## [SUPPLIED ENTRIES]
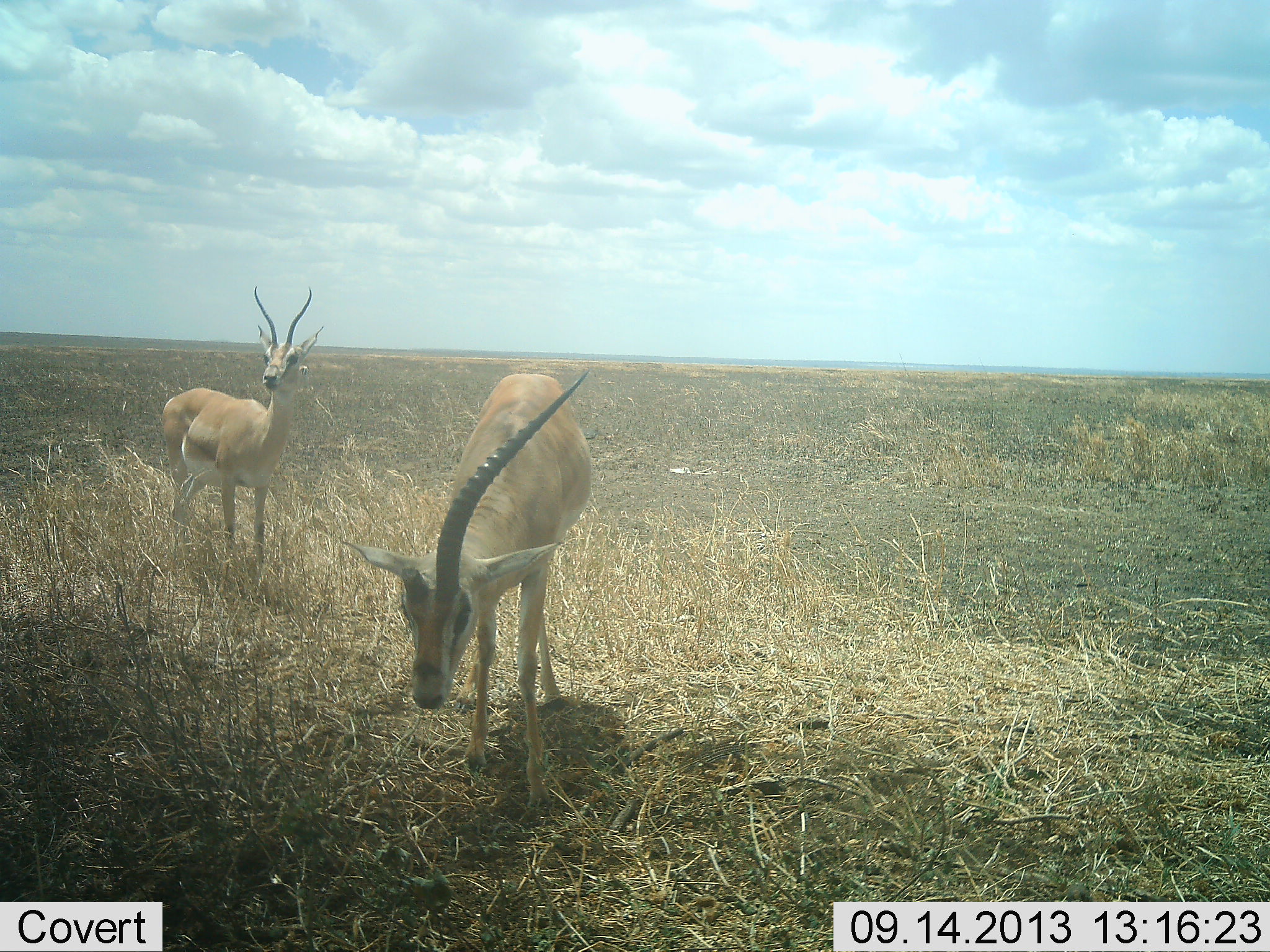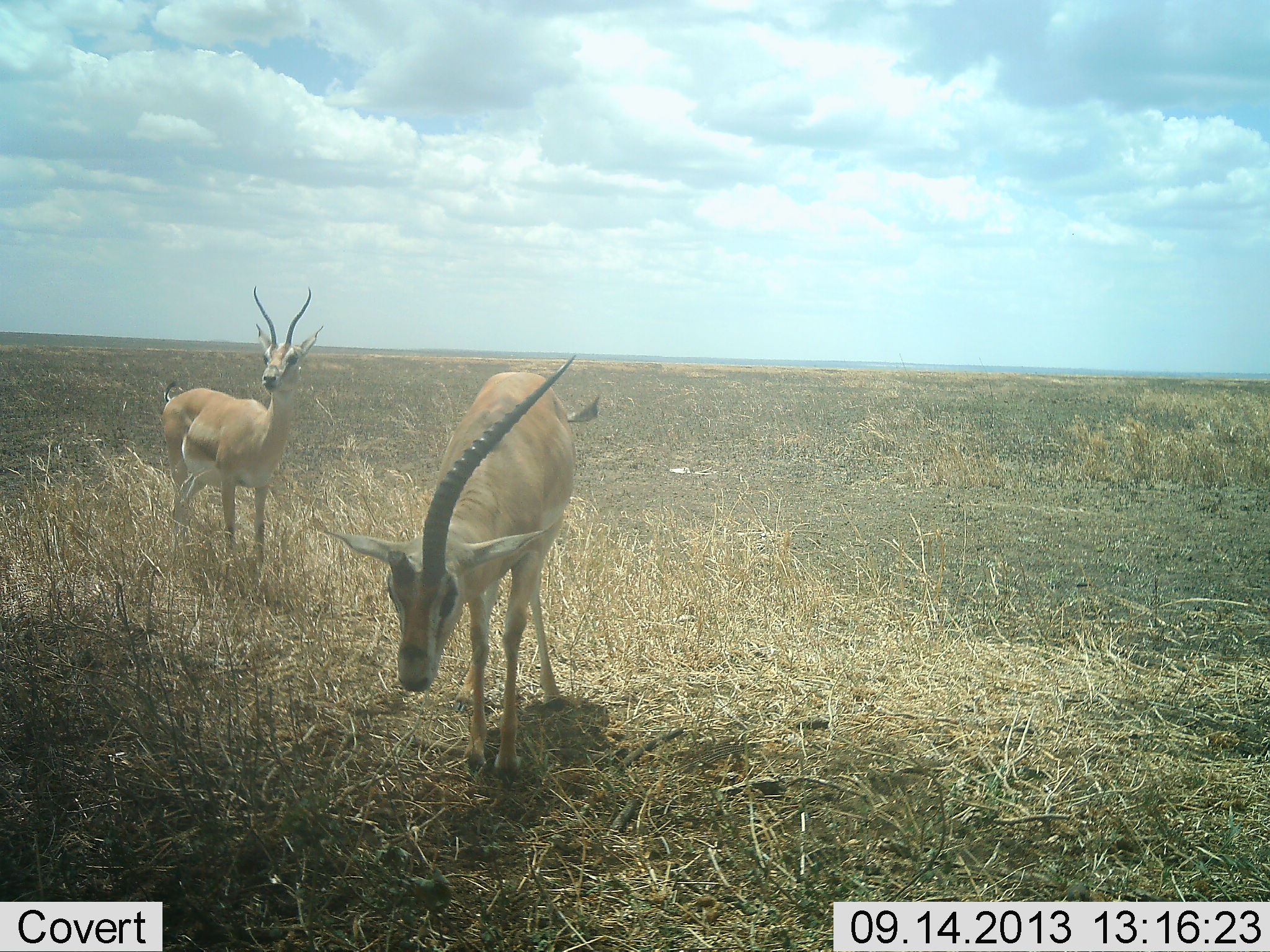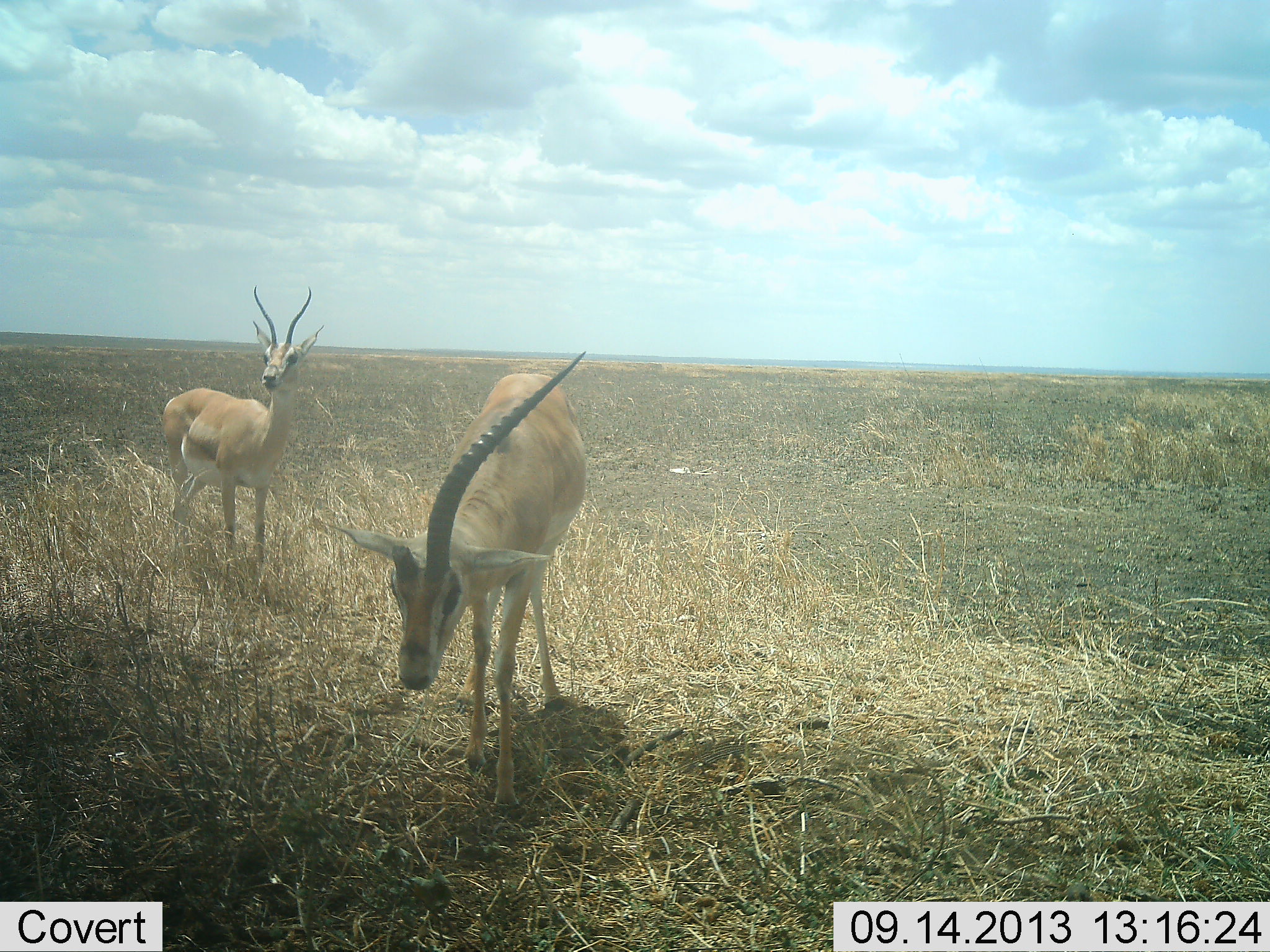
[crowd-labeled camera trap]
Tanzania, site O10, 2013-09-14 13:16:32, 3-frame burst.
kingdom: Animalia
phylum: Chordata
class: Mammalia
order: Artiodactyla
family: Bovidae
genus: Nanger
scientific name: Nanger granti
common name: grant's gazelle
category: gazellegrants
Gazellegrants (grant's gazelle) (Nanger granti), count 2. Behavior (volunteer vote fractions): standing 95%, resting 0%, moving 25%, interacting 0%. Young present (vote fraction): 0%. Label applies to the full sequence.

## [HOW TO COMPLETE THIS TASK]
The expected output is the run of lines from the one that includes "phylum: Chordata" through the end of the listing above, exactly as they stand.

## [RESULT]
phylum: Chordata
class: Mammalia
order: Artiodactyla
family: Bovidae
genus: Nanger
scientific name: Nanger granti
common name: grant's gazelle
category: gazellegrants
Gazellegrants (grant's gazelle) (Nanger granti), count 2. Behavior (volunteer vote fractions): standing 95%, resting 0%, moving 25%, interacting 0%. Young present (vote fraction): 0%. Label applies to the full sequence.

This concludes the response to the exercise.